Sure, no one could have foreseen Curtis Granderson, Kevin Youkilis, and Mark Teixeira all going back on the disabled list days after they came off of it, but the fact remains the offense is anemic, only recently beginning to score north of a couple runs a game.
Brett Gardner has been the one keeping the lineup from turning Astro-nomically bad, currently hitting .285 with 28 RBI and 42 runs scored. That may surprise you since the Yankees have an even better hitter playing everyday in second baseman Robinson Cano, but to say he has had a good season [considering his pure talent and expectations of having a big contract year] would be wrong.
Robbie got off to a torrid start in April, hitting .327. Since then, he has hit .257 in May and .229 so far in June, failing to come up with the big hits when needed. He’s been seen swinging out of his shoes on some occasions, striking out and swinging at pitches that no .300 career hitter would.
The argument certainly can be made that with the replacement-level players that surround Cano in the lineup, he is not getting any good pitches to hit. I mean, who in their right mind would pitch to him when you have Lyle Overbay or Thomas Neal on deck? But at some point, Cano has to make the adjustment to focus on making contact with the ball and getting on base, rather than smashing a game-winning home run.
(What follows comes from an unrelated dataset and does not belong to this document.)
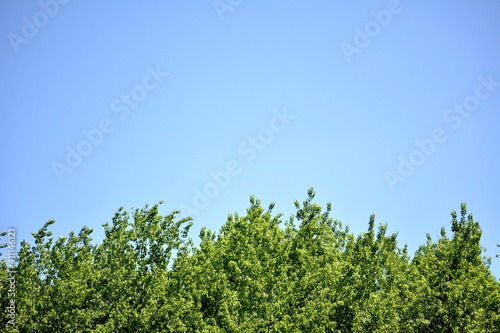 Canvas Print Low Angle View Of Plants Against Clear Blue Sky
With the superstar status he’s gained over the past few seasons along with the pressure he must be under to perform every night, it’s understandable, but ultimately unacceptable.
That’s why it concerns me when the Yankees seem willing to hand out a lucrative long-term contract to this guy. Right now they are far apart on negotiations, but all signs point to Robbie eventually inking a deal worth at least $150 million over six, seven, eight or even more years. And to see the way he’s performed this year when for the first time he truly is the sole bright spot in the lineup, it’s concerning.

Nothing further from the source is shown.